(Records contained in a dataset)
───
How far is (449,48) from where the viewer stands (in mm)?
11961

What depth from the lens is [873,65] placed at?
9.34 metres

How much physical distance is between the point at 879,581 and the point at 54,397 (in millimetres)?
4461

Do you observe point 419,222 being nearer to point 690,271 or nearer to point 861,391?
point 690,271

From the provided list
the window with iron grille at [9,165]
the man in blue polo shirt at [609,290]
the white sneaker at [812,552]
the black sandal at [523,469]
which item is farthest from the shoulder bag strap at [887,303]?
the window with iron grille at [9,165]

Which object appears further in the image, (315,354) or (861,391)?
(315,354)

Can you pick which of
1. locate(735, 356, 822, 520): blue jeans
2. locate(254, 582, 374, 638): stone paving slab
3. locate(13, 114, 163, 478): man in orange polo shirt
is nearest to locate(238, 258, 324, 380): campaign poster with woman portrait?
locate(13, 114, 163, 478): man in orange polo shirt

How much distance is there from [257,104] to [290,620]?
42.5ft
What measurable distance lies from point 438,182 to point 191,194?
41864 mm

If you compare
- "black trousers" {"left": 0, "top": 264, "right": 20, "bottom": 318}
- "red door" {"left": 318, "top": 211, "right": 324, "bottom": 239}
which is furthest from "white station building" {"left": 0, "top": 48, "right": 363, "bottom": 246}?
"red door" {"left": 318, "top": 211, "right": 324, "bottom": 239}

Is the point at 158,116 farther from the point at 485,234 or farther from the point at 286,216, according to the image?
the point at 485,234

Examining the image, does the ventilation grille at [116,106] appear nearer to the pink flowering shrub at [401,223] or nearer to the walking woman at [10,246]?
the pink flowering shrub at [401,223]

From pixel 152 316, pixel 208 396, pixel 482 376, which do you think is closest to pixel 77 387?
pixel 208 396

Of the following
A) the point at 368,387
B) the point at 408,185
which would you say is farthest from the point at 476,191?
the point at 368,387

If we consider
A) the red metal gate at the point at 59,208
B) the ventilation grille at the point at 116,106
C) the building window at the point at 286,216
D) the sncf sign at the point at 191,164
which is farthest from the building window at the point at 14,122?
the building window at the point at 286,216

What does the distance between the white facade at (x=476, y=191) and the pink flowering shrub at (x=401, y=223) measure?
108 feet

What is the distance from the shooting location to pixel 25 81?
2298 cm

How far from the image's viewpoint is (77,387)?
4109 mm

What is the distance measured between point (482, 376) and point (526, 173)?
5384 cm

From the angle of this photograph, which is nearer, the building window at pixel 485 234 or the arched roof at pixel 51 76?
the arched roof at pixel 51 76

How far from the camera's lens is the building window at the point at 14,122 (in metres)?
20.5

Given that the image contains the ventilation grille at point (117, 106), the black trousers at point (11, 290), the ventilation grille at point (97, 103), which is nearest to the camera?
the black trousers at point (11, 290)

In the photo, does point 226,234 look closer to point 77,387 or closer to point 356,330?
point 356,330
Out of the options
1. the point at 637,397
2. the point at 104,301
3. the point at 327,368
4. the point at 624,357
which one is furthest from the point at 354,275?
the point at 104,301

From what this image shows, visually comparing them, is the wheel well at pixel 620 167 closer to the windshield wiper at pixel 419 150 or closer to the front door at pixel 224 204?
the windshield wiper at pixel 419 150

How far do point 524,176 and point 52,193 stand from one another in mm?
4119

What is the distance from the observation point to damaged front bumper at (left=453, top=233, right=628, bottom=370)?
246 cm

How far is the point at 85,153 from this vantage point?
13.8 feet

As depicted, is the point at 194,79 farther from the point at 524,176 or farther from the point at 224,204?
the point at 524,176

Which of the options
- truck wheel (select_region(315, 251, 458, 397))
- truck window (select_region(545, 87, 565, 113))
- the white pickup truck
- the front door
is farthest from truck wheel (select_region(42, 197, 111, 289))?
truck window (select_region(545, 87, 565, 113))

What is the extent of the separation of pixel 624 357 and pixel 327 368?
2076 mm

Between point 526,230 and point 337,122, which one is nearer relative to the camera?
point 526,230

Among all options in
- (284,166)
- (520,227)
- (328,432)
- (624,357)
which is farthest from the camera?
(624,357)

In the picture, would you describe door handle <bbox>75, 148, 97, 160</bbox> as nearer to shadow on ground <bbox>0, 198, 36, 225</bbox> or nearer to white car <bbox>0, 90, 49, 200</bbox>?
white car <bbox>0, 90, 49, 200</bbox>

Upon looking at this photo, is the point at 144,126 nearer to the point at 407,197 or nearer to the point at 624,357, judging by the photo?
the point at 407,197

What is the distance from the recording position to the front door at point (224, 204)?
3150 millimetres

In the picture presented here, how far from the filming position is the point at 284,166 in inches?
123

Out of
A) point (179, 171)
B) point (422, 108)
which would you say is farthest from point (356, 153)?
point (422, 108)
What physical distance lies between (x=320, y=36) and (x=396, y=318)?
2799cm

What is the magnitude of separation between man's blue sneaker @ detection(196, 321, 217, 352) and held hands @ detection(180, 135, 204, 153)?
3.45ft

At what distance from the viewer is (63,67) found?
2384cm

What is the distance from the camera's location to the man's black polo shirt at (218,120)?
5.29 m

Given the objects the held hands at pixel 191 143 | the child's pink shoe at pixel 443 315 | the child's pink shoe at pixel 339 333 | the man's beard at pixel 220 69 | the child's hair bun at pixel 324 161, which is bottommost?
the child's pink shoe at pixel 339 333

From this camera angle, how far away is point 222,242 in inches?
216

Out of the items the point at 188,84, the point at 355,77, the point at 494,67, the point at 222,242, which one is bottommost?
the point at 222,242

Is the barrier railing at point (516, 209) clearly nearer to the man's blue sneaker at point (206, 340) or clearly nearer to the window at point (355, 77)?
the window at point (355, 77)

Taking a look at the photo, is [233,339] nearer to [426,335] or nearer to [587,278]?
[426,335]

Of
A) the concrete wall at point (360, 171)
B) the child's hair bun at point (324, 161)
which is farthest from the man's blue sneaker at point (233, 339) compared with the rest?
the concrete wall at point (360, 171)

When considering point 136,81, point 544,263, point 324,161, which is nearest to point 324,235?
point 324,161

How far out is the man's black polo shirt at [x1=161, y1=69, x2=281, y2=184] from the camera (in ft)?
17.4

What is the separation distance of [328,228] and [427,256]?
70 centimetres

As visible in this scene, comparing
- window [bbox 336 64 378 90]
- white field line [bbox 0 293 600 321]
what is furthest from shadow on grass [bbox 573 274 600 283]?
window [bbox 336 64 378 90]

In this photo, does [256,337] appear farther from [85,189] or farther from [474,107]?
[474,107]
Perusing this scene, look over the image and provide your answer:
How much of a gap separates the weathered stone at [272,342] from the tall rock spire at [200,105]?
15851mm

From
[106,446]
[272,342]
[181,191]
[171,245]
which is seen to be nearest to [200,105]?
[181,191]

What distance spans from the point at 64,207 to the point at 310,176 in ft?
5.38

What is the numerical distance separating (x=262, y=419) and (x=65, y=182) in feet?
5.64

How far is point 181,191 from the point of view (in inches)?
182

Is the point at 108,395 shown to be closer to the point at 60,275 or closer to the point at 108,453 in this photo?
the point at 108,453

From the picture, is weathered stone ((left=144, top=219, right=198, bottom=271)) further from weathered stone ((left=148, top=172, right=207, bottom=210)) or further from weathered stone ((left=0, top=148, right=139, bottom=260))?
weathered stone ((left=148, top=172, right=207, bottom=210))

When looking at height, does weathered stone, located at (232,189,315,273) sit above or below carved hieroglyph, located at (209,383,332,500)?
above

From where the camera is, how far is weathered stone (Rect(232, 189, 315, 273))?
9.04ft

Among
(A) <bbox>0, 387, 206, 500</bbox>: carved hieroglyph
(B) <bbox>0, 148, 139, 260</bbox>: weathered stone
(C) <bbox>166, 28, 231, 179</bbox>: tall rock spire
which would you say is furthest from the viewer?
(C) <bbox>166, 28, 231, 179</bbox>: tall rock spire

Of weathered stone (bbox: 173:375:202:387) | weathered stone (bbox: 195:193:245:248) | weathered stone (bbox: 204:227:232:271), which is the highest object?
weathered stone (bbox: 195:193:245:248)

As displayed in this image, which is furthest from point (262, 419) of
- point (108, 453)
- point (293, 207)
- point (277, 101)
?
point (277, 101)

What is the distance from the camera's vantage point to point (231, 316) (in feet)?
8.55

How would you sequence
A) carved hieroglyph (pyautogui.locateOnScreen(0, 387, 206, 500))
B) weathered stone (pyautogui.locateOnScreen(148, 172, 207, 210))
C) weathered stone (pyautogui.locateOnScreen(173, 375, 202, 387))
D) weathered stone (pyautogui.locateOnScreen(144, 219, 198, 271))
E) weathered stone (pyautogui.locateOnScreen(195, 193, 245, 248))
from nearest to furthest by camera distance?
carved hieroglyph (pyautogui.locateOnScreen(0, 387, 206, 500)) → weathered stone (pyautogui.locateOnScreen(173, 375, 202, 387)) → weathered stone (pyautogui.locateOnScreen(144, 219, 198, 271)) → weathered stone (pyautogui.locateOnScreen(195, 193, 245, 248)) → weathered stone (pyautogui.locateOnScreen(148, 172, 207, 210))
───
Work to do:
The lines to quote run from the one containing "What is the distance from the camera's vantage" through the final line of the material above; please give them exactly, both ends included, and nothing else.

Task answer:
What is the distance from the camera's vantage point to point (231, 316) (in feet)?
8.55

How would you sequence
A) carved hieroglyph (pyautogui.locateOnScreen(0, 387, 206, 500))
B) weathered stone (pyautogui.locateOnScreen(148, 172, 207, 210))
C) weathered stone (pyautogui.locateOnScreen(173, 375, 202, 387))
D) weathered stone (pyautogui.locateOnScreen(144, 219, 198, 271))
E) weathered stone (pyautogui.locateOnScreen(195, 193, 245, 248))
from nearest to furthest by camera distance?
carved hieroglyph (pyautogui.locateOnScreen(0, 387, 206, 500)) → weathered stone (pyautogui.locateOnScreen(173, 375, 202, 387)) → weathered stone (pyautogui.locateOnScreen(144, 219, 198, 271)) → weathered stone (pyautogui.locateOnScreen(195, 193, 245, 248)) → weathered stone (pyautogui.locateOnScreen(148, 172, 207, 210))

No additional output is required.